Transcribe the records from the line containing "common name: eastern gray squirrel" onward, up to and including the final line, exactly and without anything else.

→ Recorded data:
-----

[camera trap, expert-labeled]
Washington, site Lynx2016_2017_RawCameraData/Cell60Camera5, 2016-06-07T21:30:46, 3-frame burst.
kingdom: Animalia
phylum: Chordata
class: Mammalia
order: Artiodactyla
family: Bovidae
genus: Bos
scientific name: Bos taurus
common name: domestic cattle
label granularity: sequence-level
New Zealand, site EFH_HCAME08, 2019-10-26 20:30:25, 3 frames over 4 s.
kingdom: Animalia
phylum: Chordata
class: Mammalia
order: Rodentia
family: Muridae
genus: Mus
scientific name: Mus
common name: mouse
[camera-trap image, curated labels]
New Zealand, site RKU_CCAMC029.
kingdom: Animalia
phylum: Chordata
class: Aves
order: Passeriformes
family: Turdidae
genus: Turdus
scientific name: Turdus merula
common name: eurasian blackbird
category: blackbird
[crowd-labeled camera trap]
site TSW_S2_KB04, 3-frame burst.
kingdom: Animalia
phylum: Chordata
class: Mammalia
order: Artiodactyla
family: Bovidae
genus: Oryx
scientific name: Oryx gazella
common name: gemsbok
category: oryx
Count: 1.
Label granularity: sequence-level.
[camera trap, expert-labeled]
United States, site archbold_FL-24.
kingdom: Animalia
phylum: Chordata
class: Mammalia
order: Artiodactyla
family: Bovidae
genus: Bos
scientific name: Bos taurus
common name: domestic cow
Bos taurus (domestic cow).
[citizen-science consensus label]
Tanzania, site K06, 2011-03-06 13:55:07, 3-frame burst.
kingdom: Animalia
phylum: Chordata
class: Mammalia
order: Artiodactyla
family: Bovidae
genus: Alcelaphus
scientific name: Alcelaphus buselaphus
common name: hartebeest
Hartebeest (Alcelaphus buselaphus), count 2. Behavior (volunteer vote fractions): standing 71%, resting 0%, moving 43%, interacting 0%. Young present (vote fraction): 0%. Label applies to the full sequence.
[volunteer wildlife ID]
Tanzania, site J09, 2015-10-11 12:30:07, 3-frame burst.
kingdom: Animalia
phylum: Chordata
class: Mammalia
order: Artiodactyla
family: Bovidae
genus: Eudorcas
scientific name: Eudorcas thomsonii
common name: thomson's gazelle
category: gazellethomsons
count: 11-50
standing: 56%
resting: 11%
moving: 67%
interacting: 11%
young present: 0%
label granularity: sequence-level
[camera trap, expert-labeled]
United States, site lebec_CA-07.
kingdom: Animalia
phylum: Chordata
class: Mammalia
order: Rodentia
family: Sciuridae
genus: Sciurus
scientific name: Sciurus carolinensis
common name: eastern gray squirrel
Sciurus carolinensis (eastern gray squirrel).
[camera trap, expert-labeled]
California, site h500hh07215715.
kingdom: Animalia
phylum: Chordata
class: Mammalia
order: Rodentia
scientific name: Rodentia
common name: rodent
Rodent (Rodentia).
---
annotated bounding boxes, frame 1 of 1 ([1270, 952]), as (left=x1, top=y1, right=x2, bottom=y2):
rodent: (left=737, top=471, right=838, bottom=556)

-----

→ Your solution:
common name: eastern gray squirrel
Sciurus carolinensis (eastern gray squirrel).
[camera trap, expert-labeled]
California, site h500hh07215715.
kingdom: Animalia
phylum: Chordata
class: Mammalia
order: Rodentia
scientific name: Rodentia
common name: rodent
Rodent (Rodentia).
---
annotated bounding boxes, frame 1 of 1 ([1270, 952]), as (left=x1, top=y1, right=x2, bottom=y2):
rodent: (left=737, top=471, right=838, bottom=556)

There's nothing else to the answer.